Proteobacteria is the largest and most metabolically diverse group of Bacteria. They

are all gram-negative, and they divide into 5 classes: alpha, beta, gamma, delta and

epsilon[61]. The dominance of Gammaproteobacteria is in accordance with a study

from the Pacific Artic Ocean, where the temperatures are also very low[62], and

somewhat with the study of sediments at 4000m depth in Pacific Ocean, where not

only Gammaproteobacteria but also Alphaproteobacteria dominate the community[63].

Intriguingly, the outer-layer of an actively venting black-smoker chimney from a

hydrothermal vent field on the Juan de Fuca Ridge[64], is also dominated by

Gammaproteobacteria, even though its temperature lies above 310ºC.

The PCoA graphs show samples that exhibit similar abundance profiles, in terms of

taxonomy or function, grouped together. However, when comparing the seven

samples, there is no obvious trend in the community towards the depth of the sediment

(Figure 10). Nevertheless, the fact that this project’s samples group together and very

distinctly from other project’s samples, is a good indicator that this environment has its

own community structure.

The poor correlation between β-diversity and distance between samples also supports

the PCoA results (Table 6 and Figure 28). This means that the difference in microbial

community composition (as defined in [65]) is most likely due to factors other than

depth. It is possible that, under such high pressure, some centimeters of sediment do

not really make a difference in the community structure. Alternatively, there might have

been some mixing of the communities during the sampling process.

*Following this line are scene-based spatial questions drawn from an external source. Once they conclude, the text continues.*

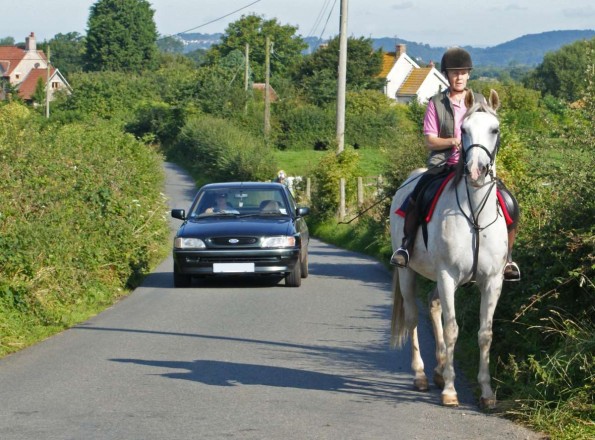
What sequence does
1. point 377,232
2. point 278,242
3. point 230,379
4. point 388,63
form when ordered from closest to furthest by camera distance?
point 230,379 → point 278,242 → point 377,232 → point 388,63

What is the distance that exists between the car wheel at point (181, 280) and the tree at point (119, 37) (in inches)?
4542

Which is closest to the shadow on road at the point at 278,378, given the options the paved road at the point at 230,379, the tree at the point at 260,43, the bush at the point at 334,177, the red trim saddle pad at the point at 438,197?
the paved road at the point at 230,379

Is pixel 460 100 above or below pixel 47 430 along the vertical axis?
above

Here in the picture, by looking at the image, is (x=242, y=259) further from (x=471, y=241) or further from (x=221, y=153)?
(x=221, y=153)

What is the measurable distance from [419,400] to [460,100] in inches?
97.8

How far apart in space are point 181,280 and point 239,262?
1083mm

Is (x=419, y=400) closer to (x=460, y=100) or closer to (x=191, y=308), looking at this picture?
(x=460, y=100)

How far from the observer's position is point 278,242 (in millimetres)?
17250

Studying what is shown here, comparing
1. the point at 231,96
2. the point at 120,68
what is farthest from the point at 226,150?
the point at 120,68

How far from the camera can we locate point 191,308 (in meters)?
14.8

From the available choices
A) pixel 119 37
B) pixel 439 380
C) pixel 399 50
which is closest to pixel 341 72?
pixel 439 380

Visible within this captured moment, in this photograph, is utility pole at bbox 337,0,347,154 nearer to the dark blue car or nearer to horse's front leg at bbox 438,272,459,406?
the dark blue car

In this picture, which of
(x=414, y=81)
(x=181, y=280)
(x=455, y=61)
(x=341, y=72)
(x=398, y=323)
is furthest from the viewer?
(x=414, y=81)

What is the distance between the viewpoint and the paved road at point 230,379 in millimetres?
7492
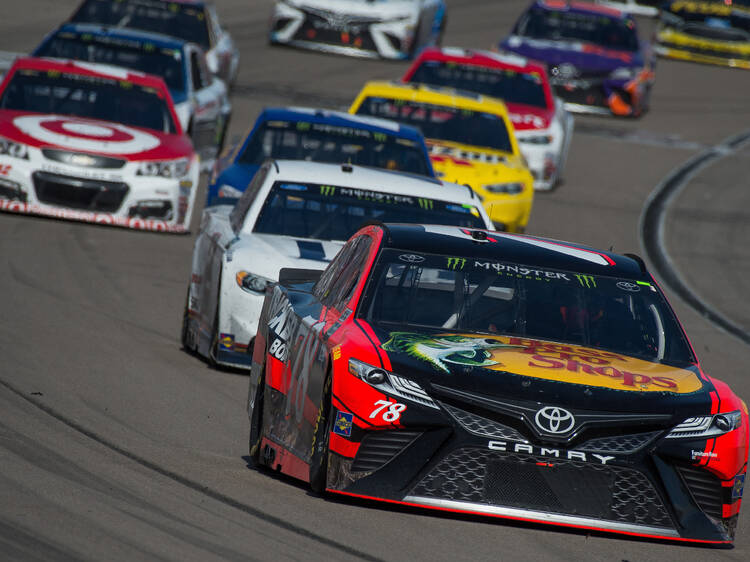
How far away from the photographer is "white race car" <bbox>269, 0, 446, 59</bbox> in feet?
94.5

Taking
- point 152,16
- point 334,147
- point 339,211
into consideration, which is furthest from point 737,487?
point 152,16

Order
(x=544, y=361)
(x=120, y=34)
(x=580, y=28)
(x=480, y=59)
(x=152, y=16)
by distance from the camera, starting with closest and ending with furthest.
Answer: (x=544, y=361) → (x=120, y=34) → (x=480, y=59) → (x=152, y=16) → (x=580, y=28)

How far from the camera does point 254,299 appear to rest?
34.6ft

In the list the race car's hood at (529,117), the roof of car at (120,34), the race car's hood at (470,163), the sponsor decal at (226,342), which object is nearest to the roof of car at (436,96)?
the race car's hood at (470,163)

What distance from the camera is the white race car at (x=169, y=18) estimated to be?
78.1ft

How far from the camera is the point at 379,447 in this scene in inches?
267

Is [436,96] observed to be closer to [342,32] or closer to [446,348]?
[446,348]

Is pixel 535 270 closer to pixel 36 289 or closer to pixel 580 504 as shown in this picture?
pixel 580 504

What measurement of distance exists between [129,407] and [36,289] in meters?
3.74

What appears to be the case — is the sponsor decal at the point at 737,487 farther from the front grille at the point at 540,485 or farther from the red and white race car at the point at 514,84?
the red and white race car at the point at 514,84

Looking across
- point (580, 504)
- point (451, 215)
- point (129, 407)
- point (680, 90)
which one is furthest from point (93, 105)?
point (680, 90)

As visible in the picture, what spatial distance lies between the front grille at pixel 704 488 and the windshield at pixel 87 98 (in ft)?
37.4

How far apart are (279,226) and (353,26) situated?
18090 mm

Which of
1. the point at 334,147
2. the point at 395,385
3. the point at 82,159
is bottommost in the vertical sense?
the point at 82,159
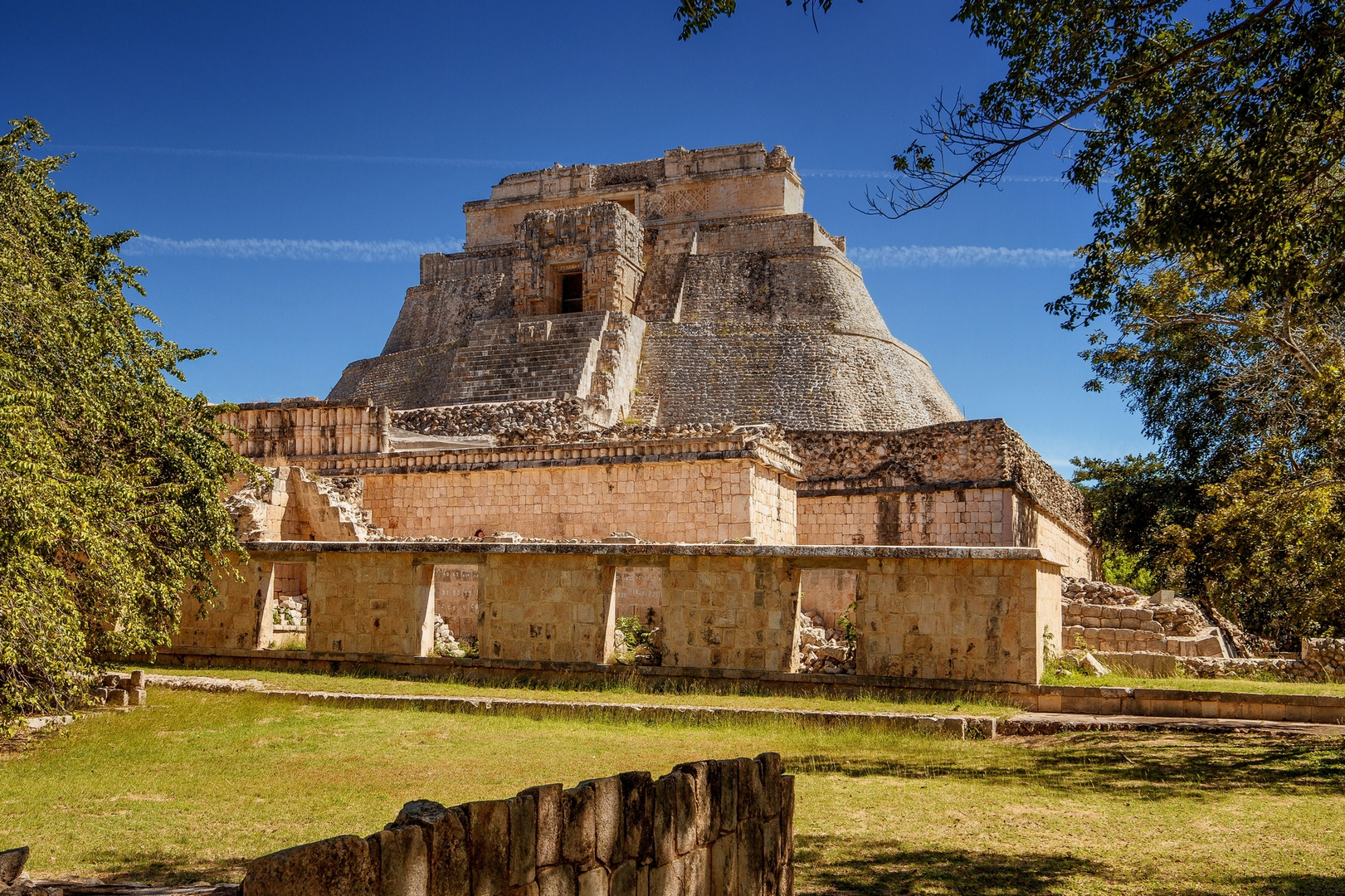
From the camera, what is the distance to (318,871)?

It should be noted however, that the fact that the community as a whole does not show

a shift alongside the depth of the sediment, does not exclude the hypothesis that some

taxa correlate with it.

Regarding the decision to assemble, the range of e-values of the number of features

annotated with the different databases, as well as the percentage of predicted protein

Discussion

30

features that were annotated, should provide some degree of confidence in the

assembly.

The high number of hits of the oxidative phosphorylation pathway supported the

predictions from [1], that there is intensified O2 consumption within the sediment, unlike

in the sediment of the reference site (≈6000m of water depth), where the microbial

activity has reduced rates. This was supported by measurements of the O2

concentration throughout the depth of the sediment. Attenuation in the O2

concentration reflects higher rates of its consumption[1] (Figure 19), which is consistent

with the presence of genes involved in aerobic respiration in all the samples.

Figure 19 – Oxygen micro-profiles at 6,018 m water depth (a); and at Challenger Deep (b) [1].

Even though oxidative phosphorylation dominates the energy metabolism processes,

methane and nitrogen metabolism still play a part in the community’s energetic

potential.

Normally, methanogenesis is associated with anoxic environments; still, it is known that

even in oxic environments, anoxic microenvironments can form, where

methanogenesis takes place[61].

Discussion

31

Once more, the predictions that there is intensified mineralization mediated by the

prokaryotic community at Challenger Deep[1] are supported by the contigs with

homology to features involved in nitrogen metabolism.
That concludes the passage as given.